Why does indexing numpy arrays with brackets and commas differ in behavior? Why does indexing numpy arrays with brackets and commas differ in behavior? numpy numpy

Why does indexing numpy arrays with brackets and commas differ in behavior?


This:

x[:, 1]

means "take all indices of x along the first axis, but only index 1 along the second".

This:

x[:][1]

means "take all indices of x along the first axis (so all of x), then take index 1 along the first axis of the result". You're applying the 1 to the wrong axis.

x[1][2] and x[1, 2] are only equivalent because indexing an array with an integer shifts all remaining axes towards the front of the shape, so the first axis of x[1] is the second axis of x. This doesn't generalize at all; you should almost always use commas instead of multiple indexing steps.

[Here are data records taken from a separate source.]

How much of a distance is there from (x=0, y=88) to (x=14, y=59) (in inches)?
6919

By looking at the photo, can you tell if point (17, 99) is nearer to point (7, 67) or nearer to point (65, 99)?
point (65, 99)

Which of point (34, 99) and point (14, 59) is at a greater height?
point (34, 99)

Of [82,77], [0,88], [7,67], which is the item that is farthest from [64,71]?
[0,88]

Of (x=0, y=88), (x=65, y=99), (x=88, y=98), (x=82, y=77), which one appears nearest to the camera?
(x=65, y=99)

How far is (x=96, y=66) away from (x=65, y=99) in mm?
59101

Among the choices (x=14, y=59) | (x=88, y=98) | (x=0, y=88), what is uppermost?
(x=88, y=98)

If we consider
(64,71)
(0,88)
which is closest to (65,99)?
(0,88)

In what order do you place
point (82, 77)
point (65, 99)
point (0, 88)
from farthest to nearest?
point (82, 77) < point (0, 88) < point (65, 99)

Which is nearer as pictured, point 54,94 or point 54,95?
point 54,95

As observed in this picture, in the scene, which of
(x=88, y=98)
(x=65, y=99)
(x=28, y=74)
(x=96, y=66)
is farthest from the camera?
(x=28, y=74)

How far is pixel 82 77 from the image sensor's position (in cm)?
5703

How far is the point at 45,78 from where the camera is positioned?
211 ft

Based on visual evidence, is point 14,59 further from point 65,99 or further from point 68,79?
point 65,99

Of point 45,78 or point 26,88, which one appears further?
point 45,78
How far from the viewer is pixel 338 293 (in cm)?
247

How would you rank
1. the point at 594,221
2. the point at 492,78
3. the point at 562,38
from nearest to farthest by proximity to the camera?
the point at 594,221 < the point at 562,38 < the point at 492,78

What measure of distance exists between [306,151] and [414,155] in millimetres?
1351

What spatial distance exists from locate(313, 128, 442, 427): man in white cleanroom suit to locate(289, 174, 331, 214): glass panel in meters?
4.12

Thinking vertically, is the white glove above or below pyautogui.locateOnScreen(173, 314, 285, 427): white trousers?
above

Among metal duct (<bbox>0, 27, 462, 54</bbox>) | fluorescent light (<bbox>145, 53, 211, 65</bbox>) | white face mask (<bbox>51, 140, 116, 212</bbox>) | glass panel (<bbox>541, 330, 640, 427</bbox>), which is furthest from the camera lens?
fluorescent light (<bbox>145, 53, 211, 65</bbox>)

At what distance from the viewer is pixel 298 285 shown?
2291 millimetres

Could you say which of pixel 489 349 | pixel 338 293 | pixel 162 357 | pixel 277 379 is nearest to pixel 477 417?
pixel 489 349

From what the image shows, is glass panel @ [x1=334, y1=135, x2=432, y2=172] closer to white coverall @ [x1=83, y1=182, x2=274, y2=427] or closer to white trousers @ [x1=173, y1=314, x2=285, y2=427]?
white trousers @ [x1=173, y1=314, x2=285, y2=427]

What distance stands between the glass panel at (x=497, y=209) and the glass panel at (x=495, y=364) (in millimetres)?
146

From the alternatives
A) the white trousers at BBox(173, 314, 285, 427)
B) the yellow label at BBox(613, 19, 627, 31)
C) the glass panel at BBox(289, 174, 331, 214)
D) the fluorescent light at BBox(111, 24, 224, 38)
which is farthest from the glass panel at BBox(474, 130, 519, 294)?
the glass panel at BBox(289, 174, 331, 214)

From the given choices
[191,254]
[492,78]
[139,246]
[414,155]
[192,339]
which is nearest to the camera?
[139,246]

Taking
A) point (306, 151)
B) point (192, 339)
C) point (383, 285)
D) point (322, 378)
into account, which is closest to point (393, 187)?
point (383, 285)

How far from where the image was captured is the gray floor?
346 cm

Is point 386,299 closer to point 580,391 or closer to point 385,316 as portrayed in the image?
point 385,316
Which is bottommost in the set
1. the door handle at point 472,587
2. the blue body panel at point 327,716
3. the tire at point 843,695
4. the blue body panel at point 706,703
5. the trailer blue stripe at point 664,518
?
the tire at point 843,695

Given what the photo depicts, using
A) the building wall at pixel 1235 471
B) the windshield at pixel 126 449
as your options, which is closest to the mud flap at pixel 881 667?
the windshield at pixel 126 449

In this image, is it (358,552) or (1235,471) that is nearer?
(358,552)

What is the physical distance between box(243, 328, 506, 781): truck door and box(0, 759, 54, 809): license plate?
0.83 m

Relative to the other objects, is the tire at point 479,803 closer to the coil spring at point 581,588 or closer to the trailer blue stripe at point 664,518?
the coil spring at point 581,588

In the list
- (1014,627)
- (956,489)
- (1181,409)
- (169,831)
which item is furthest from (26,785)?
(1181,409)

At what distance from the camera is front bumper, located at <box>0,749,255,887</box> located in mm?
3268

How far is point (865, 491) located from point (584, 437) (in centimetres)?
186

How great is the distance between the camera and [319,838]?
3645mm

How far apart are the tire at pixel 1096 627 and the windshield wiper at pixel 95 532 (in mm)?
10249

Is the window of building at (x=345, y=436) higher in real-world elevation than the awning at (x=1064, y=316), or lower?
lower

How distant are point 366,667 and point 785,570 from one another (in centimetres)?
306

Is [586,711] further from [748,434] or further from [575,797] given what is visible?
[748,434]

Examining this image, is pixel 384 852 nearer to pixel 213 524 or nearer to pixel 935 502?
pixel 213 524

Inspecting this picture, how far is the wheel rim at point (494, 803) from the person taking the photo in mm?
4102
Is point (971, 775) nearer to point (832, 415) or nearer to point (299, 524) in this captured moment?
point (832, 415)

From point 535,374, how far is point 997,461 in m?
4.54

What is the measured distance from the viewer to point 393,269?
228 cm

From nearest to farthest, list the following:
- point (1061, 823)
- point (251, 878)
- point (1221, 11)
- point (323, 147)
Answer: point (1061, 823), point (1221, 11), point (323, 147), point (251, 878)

When you slice multi dimension of array, if fewer indices are provided than the number of axes, the missing indices are considered complete slices.Hence, when you are essentially doing when calling x[:][1] is x[:,:][1,:]Therefore, x[:,:] will just return x itself.


The real explanation to this is in the case of 2 brackets [][], the first bracket (x[] ) creates an temporary array referring to the first dimension of the multidimensional array.

While the second bracket of the x[][] would be applied to the already created temporary array.

So no real hazards are happening. Because of the described behavior, when you combine slicing with multiple brackets basically the first one is already selecting part of the numpy array while the second bracket goes into the already selected array.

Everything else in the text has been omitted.